Run the overlord in remote mode

druid.indexer.runner.type=remote

druid.indexer.runner.minWorkerVersion=0

Upload all task logs to deep storage

druid.indexer.logs.type=log

druid.indexer.logs.directory=/mnt/xvdf/druid/prod/indexing-logs/v1

Store all task state in the metadata storage

druid.indexer.storage.type=metadata

Deep storage (local filesystem for examples - don’t use this in production)

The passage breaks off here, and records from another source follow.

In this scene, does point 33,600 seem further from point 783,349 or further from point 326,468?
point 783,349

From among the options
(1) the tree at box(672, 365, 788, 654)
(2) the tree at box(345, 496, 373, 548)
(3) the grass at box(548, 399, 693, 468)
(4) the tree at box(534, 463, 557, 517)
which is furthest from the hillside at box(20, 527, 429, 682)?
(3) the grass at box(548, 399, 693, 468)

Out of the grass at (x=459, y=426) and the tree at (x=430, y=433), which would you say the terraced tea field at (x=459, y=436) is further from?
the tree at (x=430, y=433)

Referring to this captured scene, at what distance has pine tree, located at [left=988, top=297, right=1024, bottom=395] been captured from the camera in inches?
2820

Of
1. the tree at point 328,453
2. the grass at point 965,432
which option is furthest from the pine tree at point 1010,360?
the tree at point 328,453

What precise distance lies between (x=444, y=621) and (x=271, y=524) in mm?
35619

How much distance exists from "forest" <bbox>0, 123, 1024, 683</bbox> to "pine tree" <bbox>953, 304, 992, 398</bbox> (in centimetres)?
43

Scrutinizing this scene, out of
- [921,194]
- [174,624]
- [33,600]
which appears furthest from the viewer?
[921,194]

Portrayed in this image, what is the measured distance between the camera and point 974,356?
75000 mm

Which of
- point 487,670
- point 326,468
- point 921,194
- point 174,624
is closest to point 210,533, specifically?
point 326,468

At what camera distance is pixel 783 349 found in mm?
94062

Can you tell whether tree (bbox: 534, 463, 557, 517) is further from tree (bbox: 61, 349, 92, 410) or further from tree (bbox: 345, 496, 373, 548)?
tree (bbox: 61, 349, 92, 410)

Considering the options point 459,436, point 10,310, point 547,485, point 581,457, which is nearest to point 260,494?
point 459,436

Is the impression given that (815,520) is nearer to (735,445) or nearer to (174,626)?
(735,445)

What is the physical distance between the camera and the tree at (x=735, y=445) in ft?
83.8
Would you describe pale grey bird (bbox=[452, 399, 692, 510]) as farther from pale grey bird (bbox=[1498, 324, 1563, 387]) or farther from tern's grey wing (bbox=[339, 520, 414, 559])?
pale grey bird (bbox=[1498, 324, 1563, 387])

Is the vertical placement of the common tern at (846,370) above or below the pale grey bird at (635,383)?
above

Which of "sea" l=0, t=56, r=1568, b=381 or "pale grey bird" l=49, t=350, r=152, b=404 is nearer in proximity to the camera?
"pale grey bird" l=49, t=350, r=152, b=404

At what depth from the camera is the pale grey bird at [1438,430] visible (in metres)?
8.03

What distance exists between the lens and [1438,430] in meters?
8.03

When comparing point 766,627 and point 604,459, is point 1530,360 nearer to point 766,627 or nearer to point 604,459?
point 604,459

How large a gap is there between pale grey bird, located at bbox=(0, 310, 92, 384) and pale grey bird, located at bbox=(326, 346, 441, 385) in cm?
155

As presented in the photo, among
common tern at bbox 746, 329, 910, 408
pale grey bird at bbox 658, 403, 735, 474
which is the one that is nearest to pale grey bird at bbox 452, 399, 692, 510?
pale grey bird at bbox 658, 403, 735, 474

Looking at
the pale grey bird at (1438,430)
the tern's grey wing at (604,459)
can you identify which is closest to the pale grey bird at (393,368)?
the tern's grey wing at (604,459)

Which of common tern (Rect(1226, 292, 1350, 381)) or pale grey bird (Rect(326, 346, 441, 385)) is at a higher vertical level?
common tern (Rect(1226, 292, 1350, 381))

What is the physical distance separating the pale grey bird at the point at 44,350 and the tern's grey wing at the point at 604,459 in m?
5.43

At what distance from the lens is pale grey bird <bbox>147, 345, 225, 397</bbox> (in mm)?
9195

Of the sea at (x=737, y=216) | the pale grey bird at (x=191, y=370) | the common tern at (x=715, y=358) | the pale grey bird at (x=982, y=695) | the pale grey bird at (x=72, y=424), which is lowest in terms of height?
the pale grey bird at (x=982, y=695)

Deep storage (local filesystem for examples - don’t use this in production)

druid.storage.type=s3

druid.storage.bucket=${bucket}

druid.storage.baseKey=druid/prod/segments/

druid.s3.accessKey=${DRUID_S3_ACCESS_KEY}

druid.s3.secretKey=${DRUID_S3_SECRET_KEY}

MiddleManager

druid.host={HOST_IP}:{MIDDLEMANAGER_PORT}

druid.port=${MIDDLEMANAGER_PORT}

druid.service=druid/middlemanager

Store task logs in deep storage

druid.indexer.logs.type=log

druid.indexer.logs.directory=/mnt/xvdf/druid/prod/indexing-logs/v1/

Resources for peons

druid.indexer.runner.javaOpts=-server -Xmx3g -XX:+UseG1GC -XX:MaxGCPauseMillis=100 -XX:+PrintGCDetails -XX:+PrintGCTimeStamps

druid.indexer.task.baseDir=/mnt/xvdf/druid/prod/

druid.indexer.task.baseTaskDir=/mnt/xvdb/druid/prod/persistent/task/

Peon properties

druid.indexer.fork.property.druid.monitoring.monitors=[“com.metamx.metrics.JvmMonitor”]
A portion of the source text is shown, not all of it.